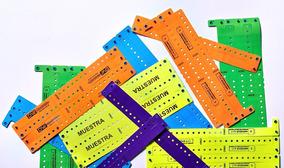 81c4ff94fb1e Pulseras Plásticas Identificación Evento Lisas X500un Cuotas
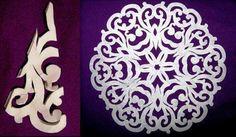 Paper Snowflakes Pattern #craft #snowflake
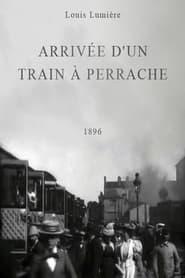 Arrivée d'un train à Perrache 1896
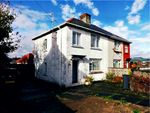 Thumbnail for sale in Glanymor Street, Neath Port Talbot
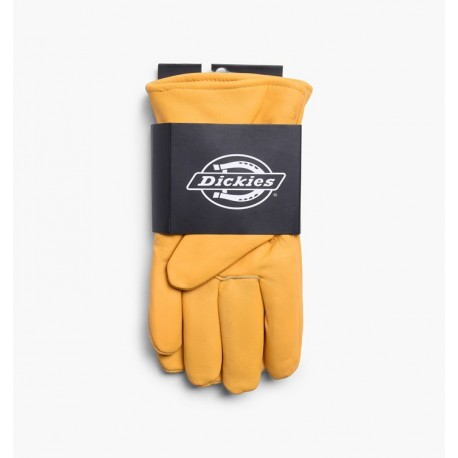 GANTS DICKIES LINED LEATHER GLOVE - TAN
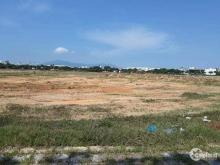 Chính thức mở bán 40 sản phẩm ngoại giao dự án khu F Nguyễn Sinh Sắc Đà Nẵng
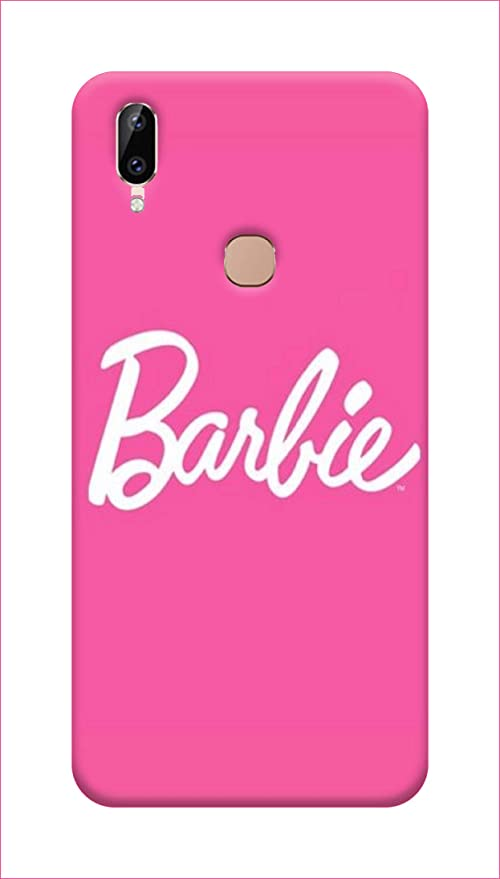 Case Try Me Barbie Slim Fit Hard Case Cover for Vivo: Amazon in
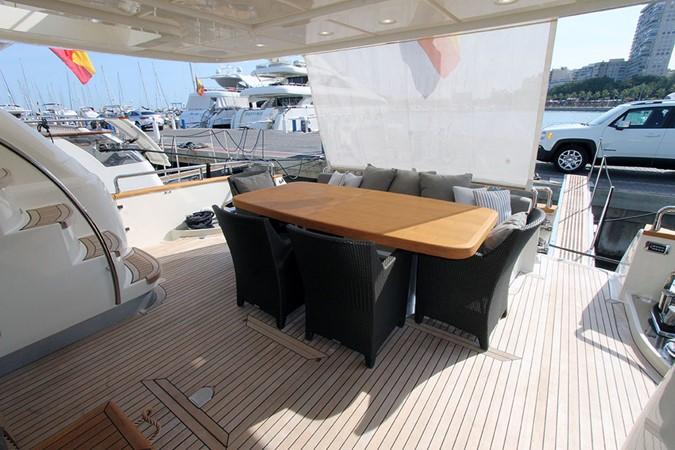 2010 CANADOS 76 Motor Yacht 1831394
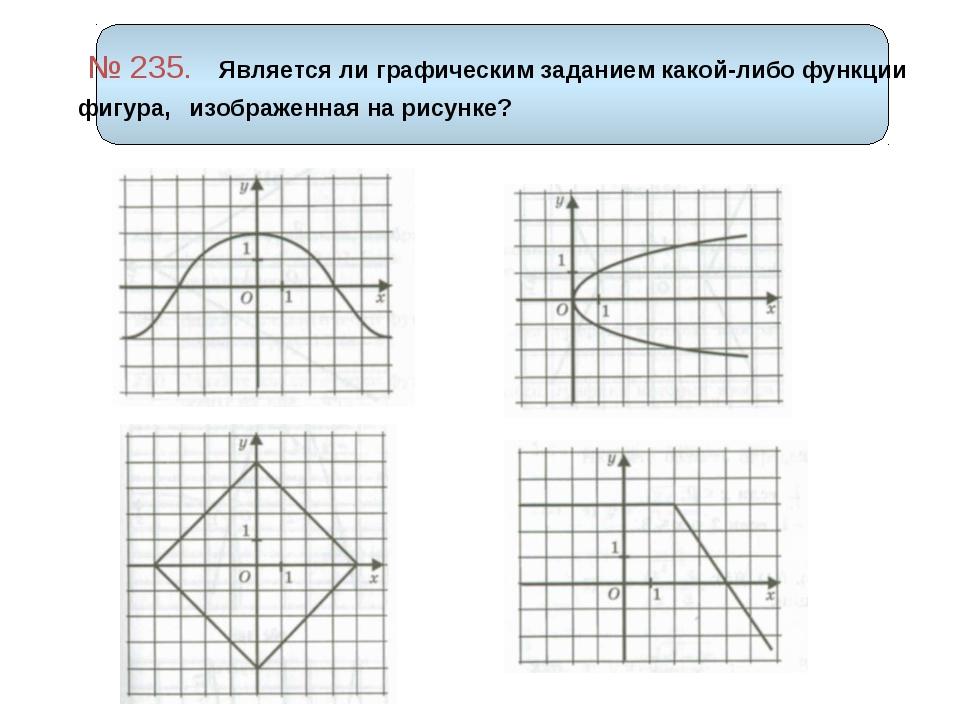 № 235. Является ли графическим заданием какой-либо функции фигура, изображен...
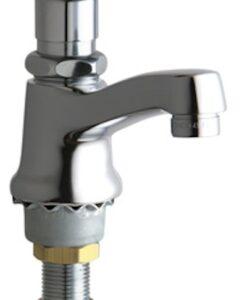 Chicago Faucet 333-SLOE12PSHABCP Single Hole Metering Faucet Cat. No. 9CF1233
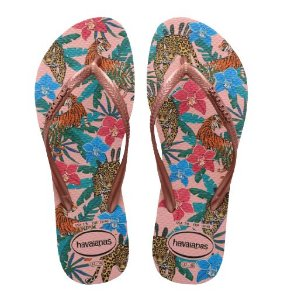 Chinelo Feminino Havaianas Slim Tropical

## [TASK TO COMPLETE]
Repeat only the lines from the one with "Chính thức mở" through the end of the data, both included and exactly as written. Pictures stay out of the copy.

## [TASK ANSWER]
 Chính thức mở bán 40 sản phẩm ngoại giao dự án khu F Nguyễn Sinh Sắc Đà Nẵng
 Case Try Me Barbie Slim Fit Hard Case Cover for Vivo: Amazon in
 2010 CANADOS 76 Motor Yacht 1831394
 № 235. Является ли графическим заданием какой-либо функции фигура, изображен...
 Chicago Faucet 333-SLOE12PSHABCP Single Hole Metering Faucet Cat. No. 9CF1233
 Chinelo Feminino Havaianas Slim Tropical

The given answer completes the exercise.